The meeting between the two leaders is first ever between summit between North Korea and the United States. 

This comes months after they traded insults and threats of nuclear war. Last year, tensions spiralled in the region over North Korea's nuclear and missile programmes as it raced towards the goal of developing a nuclear-tipped missile capable of hitting the United States.

Trump vowed to prevent that happening and threatened North Korea with "fire and fury like the world has never seen". He mocked Kim as "little rocket man" on a suicide mission.

Kim denounced the US president as the "mentally deranged US dotard" who would be "tamed ... with fire".

But once North Korea conducted an underground test of a thermonuclear bomb last September, Trump began taking Kim more seriously.

Trump can look back to President Richard Nixon's 1972 trip to China, when the ardent anti-communist defied conventional wisdom to meet Chairman Mao Zedong, irrevocably shifting the Cold War balance and setting China on a path to opening up.

Trump and his senior officials have in recent weeks been referring to Kim as "Chairman".

For Trump, cutting a deal to end the North Korean nuclear threat with his approach to Kim, in defiance of the US security establishment's long-held ways of dealing with the North, would be a success unmatched by any predecessors.

It would justify his supporters' faith in his art of deal-making and allow him to repudiate the naysayers with a foreign-policy success he will be able to hail.

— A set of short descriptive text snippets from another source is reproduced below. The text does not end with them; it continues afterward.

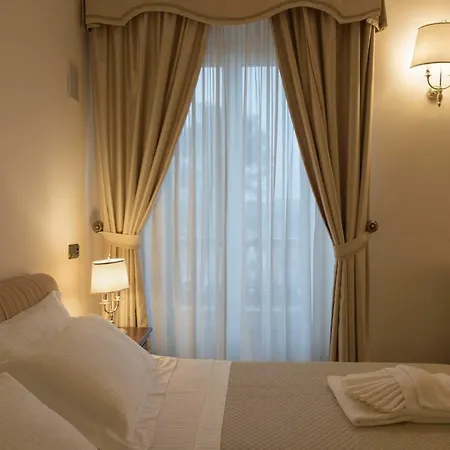 Hotel Vivere'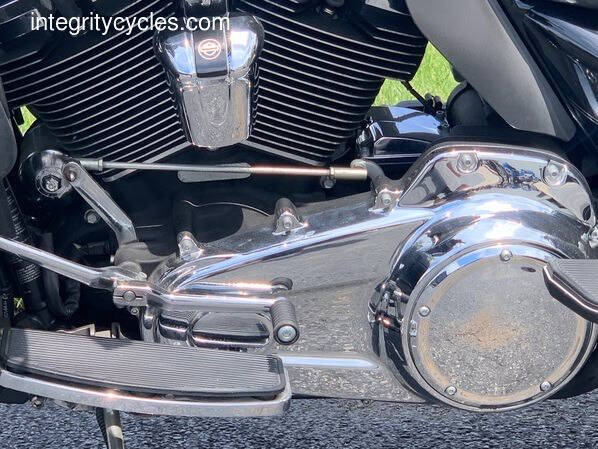 2019 Harley-Davidson Electra Glide Ultra Classic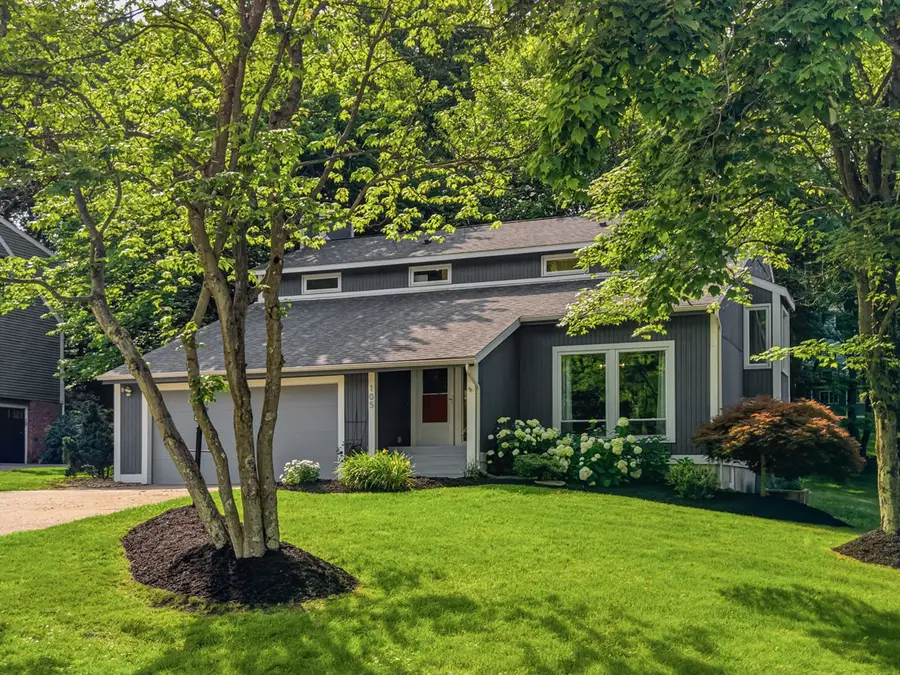 105 Rippling Brook Drive, Sewickley, PA 15143 - #2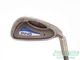 Ping G2 EZ Single Iron 7 Iron Graphite Stiff Right Black Dot 37.0in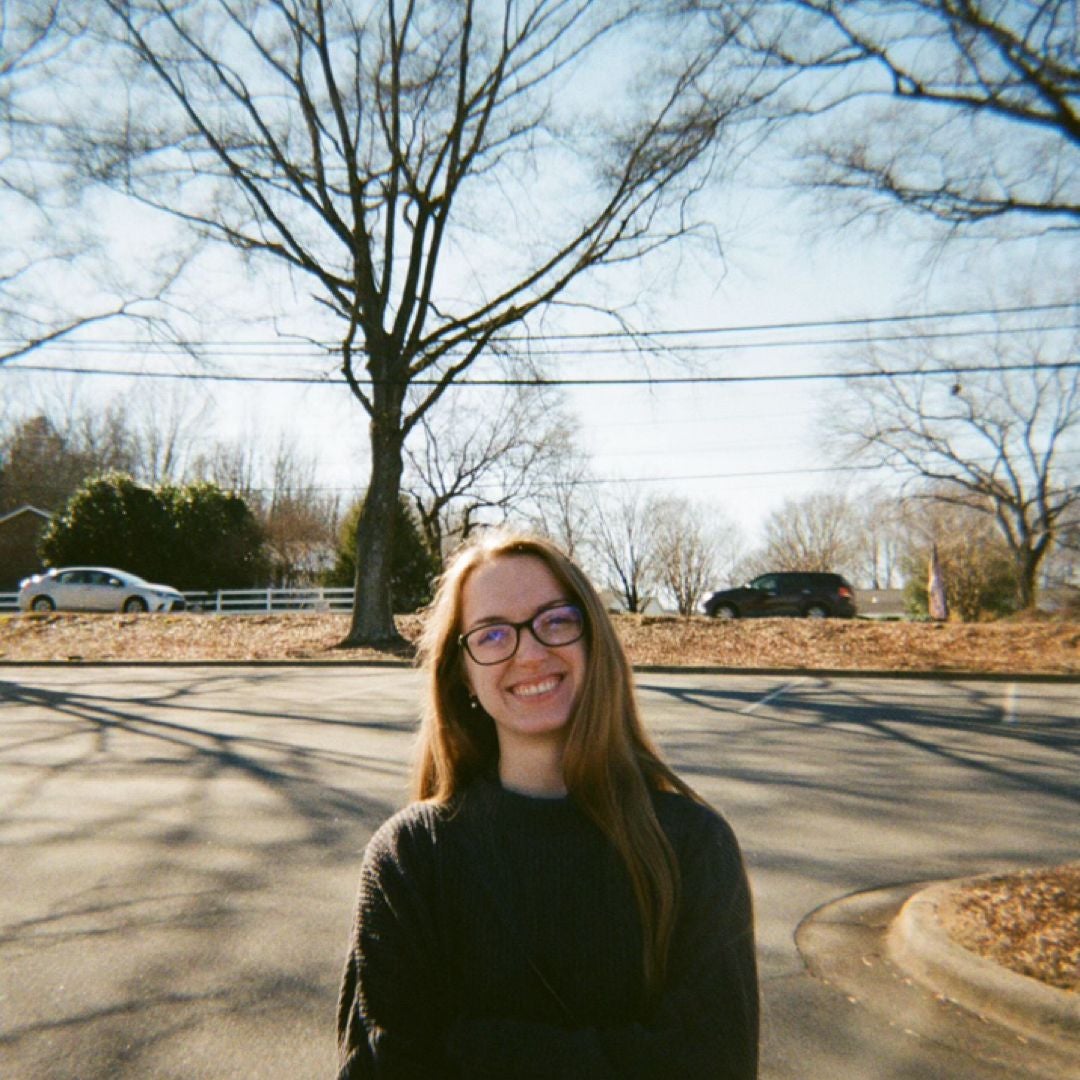 Katelyn Carson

Some supporters have said he could win the Nobel Peace Prize.

For Kim, about half Trump's age and representing the third generation of North Korea's ruling dynasty, the summit affords both him and his long-isolated country the international legitimacy his father and grandfather could only dream of.

North Korea has faced years of economic sanctions over its nuclear and missile programmes since it conducted its first nuclear test in 2006.